■ DESCRIPTION OF THE TASK ■
Reproduce the message on commas in constructor initializer lists word for word, in its entirety.

[Development] commas in ctor-init-lists

Edward Welbourne edward.welbourne at qt.io
Fri Jun 3 09:49:45 CEST 2016


Martin:
>> Nobody does that. We always write: * You bla, or you boo, or you foo,
>> and in this case we would normally write: You bla, you boo, or you
>> foo. Even better: You bla, boo, or foo. You are inventing problems
>> that don't exist.

yet, when the list items are too big to inline and a display list is
used, I would most certainly have
 * first thing,
 * subsequent ... things,
 * penultimate thing or
 * final thing.

with the or on the end of the penultimate entry.  Our coding style asks
for the equivalent of that "or" being on the start of the final thing.
I can even argue for why that makes a certain sense - it *is* easy to
miss that trailing "or" on the end of the penultimate item, which *can*
make it harder for the reader to tell whether this is an or-list or an
and-list.  Yet I do in fact use the style just illustrated and would
only use the other if I wanted to put particular emphasis on the "or".

However, as others have pointed out, arguing by analogy with typographic
practice in English is not really pertinent to the case in point.  This
is code; we put parentheses around things for quite different reasons
than English text does and we use commas differently, too.

André:
> So that means that our C++ code should look like this then?

(Source data)

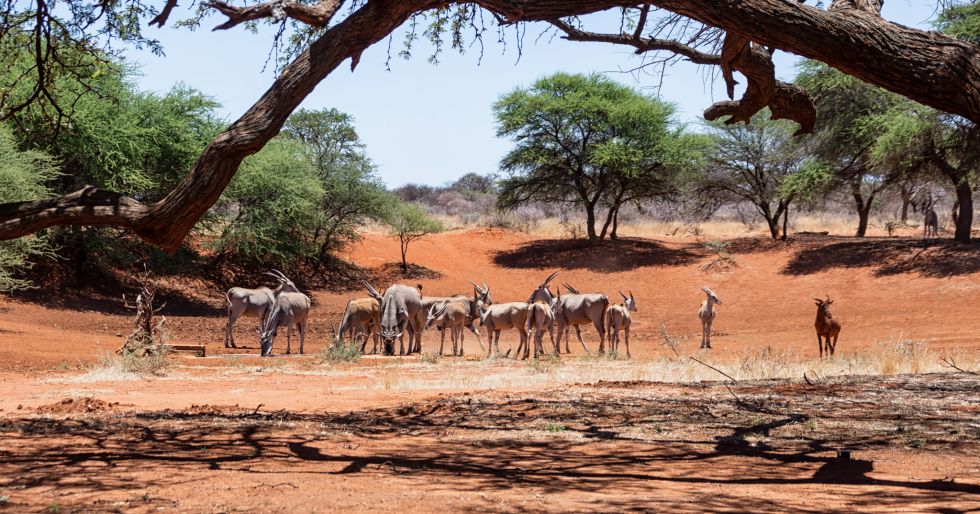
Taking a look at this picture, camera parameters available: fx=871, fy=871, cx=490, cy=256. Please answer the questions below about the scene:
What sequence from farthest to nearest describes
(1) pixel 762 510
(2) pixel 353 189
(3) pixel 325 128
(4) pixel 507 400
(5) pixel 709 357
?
(3) pixel 325 128 → (2) pixel 353 189 → (5) pixel 709 357 → (4) pixel 507 400 → (1) pixel 762 510

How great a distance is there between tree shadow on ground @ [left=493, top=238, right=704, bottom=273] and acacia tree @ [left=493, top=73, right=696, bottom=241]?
4.81 ft

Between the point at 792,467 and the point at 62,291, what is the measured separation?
1070 inches

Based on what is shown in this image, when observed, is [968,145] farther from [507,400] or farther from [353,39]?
[353,39]

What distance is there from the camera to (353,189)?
131 feet

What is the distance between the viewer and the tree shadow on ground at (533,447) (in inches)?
199

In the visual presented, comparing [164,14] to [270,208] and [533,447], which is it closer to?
[533,447]

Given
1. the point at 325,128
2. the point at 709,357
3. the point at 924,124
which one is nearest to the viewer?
the point at 709,357

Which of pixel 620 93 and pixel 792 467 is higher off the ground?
pixel 620 93

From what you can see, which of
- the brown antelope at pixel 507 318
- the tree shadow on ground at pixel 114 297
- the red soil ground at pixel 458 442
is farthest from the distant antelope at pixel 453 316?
the tree shadow on ground at pixel 114 297

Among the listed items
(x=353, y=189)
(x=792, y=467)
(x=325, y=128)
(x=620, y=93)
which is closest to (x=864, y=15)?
(x=792, y=467)

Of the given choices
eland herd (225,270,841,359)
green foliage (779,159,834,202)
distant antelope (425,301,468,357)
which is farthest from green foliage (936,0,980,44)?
distant antelope (425,301,468,357)

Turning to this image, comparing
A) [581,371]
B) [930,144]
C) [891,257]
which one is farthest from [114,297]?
[930,144]

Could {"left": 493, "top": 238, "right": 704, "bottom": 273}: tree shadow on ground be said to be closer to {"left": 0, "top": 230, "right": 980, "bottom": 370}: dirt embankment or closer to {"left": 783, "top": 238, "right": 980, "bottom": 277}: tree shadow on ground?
{"left": 0, "top": 230, "right": 980, "bottom": 370}: dirt embankment

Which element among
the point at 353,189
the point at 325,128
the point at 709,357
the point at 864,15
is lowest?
the point at 709,357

■ RESPONSE TO THE TASK ■
[Development] commas in ctor-init-lists

Edward Welbourne edward.welbourne at qt.io
Fri Jun 3 09:49:45 CEST 2016


Martin:
>> Nobody does that. We always write: * You bla, or you boo, or you foo,
>> and in this case we would normally write: You bla, you boo, or you
>> foo. Even better: You bla, boo, or foo. You are inventing problems
>> that don't exist.

yet, when the list items are too big to inline and a display list is
used, I would most certainly have
 * first thing,
 * subsequent ... things,
 * penultimate thing or
 * final thing.

with the or on the end of the penultimate entry.  Our coding style asks
for the equivalent of that "or" being on the start of the final thing.
I can even argue for why that makes a certain sense - it *is* easy to
miss that trailing "or" on the end of the penultimate item, which *can*
make it harder for the reader to tell whether this is an or-list or an
and-list.  Yet I do in fact use the style just illustrated and would
only use the other if I wanted to put particular emphasis on the "or".

However, as others have pointed out, arguing by analogy with typographic
practice in English is not really pertinent to the case in point.  This
is code; we put parentheses around things for quite different reasons
than English text does and we use commas differently, too.

André:
> So that means that our C++ code should look like this then?